Repeat every line below exactly as it reads.

Material provided:

%%

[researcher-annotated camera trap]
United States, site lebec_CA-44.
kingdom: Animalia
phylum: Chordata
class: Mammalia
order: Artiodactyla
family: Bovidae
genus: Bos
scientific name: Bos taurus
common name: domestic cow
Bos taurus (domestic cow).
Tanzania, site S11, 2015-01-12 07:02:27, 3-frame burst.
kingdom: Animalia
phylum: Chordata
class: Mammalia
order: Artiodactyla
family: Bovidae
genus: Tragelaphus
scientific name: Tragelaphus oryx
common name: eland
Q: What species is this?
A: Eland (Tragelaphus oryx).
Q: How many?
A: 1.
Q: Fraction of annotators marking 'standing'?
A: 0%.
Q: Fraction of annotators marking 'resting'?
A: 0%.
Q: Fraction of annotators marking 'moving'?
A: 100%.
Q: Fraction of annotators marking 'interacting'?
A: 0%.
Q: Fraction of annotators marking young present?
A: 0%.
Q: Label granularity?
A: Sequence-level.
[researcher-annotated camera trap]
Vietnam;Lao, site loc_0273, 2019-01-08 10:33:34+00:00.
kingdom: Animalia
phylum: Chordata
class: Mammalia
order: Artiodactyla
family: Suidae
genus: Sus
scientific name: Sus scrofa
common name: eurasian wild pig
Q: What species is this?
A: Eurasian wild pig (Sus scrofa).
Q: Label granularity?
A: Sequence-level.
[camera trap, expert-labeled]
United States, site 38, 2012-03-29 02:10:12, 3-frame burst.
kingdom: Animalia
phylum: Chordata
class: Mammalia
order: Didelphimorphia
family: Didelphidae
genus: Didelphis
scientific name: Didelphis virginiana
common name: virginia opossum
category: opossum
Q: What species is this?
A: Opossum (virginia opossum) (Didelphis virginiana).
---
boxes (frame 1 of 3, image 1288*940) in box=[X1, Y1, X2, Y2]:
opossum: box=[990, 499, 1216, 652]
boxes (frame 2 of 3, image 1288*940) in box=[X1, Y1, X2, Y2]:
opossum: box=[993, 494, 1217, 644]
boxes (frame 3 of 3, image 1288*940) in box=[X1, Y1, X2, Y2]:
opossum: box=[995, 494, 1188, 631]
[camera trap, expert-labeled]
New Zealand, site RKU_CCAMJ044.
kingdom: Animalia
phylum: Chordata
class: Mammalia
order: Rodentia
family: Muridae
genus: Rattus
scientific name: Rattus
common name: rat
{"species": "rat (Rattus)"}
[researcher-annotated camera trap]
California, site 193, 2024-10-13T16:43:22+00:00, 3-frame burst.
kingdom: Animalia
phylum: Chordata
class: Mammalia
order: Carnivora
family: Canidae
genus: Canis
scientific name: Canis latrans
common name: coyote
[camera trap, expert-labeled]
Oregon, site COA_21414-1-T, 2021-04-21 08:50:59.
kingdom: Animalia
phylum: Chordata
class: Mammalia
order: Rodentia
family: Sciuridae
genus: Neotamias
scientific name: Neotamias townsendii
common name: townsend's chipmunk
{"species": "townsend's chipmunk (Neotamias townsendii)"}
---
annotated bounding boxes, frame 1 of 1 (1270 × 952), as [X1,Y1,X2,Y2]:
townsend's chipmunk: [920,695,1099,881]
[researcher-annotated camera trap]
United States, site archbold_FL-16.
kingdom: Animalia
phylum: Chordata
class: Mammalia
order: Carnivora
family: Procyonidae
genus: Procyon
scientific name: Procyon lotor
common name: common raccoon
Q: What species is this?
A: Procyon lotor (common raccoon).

%%

Reply to the task:
[researcher-annotated camera trap]
United States, site lebec_CA-44.
kingdom: Animalia
phylum: Chordata
class: Mammalia
order: Artiodactyla
family: Bovidae
genus: Bos
scientific name: Bos taurus
common name: domestic cow
Bos taurus (domestic cow).
Tanzania, site S11, 2015-01-12 07:02:27, 3-frame burst.
kingdom: Animalia
phylum: Chordata
class: Mammalia
order: Artiodactyla
family: Bovidae
genus: Tragelaphus
scientific name: Tragelaphus oryx
common name: eland
Q: What species is this?
A: Eland (Tragelaphus oryx).
Q: How many?
A: 1.
Q: Fraction of annotators marking 'standing'?
A: 0%.
Q: Fraction of annotators marking 'resting'?
A: 0%.
Q: Fraction of annotators marking 'moving'?
A: 100%.
Q: Fraction of annotators marking 'interacting'?
A: 0%.
Q: Fraction of annotators marking young present?
A: 0%.
Q: Label granularity?
A: Sequence-level.
[researcher-annotated camera trap]
Vietnam;Lao, site loc_0273, 2019-01-08 10:33:34+00:00.
kingdom: Animalia
phylum: Chordata
class: Mammalia
order: Artiodactyla
family: Suidae
genus: Sus
scientific name: Sus scrofa
common name: eurasian wild pig
Q: What species is this?
A: Eurasian wild pig (Sus scrofa).
Q: Label granularity?
A: Sequence-level.
[camera trap, expert-labeled]
United States, site 38, 2012-03-29 02:10:12, 3-frame burst.
kingdom: Animalia
phylum: Chordata
class: Mammalia
order: Didelphimorphia
family: Didelphidae
genus: Didelphis
scientific name: Didelphis virginiana
common name: virginia opossum
category: opossum
Q: What species is this?
A: Opossum (virginia opossum) (Didelphis virginiana).
---
boxes (frame 1 of 3, image 1288*940) in box=[X1, Y1, X2, Y2]:
opossum: box=[990, 499, 1216, 652]
boxes (frame 2 of 3, image 1288*940) in box=[X1, Y1, X2, Y2]:
opossum: box=[993, 494, 1217, 644]
boxes (frame 3 of 3, image 1288*940) in box=[X1, Y1, X2, Y2]:
opossum: box=[995, 494, 1188, 631]
[camera trap, expert-labeled]
New Zealand, site RKU_CCAMJ044.
kingdom: Animalia
phylum: Chordata
class: Mammalia
order: Rodentia
family: Muridae
genus: Rattus
scientific name: Rattus
common name: rat
{"species": "rat (Rattus)"}
[researcher-annotated camera trap]
California, site 193, 2024-10-13T16:43:22+00:00, 3-frame burst.
kingdom: Animalia
phylum: Chordata
class: Mammalia
order: Carnivora
family: Canidae
genus: Canis
scientific name: Canis latrans
common name: coyote
[camera trap, expert-labeled]
Oregon, site COA_21414-1-T, 2021-04-21 08:50:59.
kingdom: Animalia
phylum: Chordata
class: Mammalia
order: Rodentia
family: Sciuridae
genus: Neotamias
scientific name: Neotamias townsendii
common name: townsend's chipmunk
{"species": "townsend's chipmunk (Neotamias townsendii)"}
---
annotated bounding boxes, frame 1 of 1 (1270 × 952), as [X1,Y1,X2,Y2]:
townsend's chipmunk: [920,695,1099,881]
[researcher-annotated camera trap]
United States, site archbold_FL-16.
kingdom: Animalia
phylum: Chordata
class: Mammalia
order: Carnivora
family: Procyonidae
genus: Procyon
scientific name: Procyon lotor
common name: common raccoon
Q: What species is this?
A: Procyon lotor (common raccoon).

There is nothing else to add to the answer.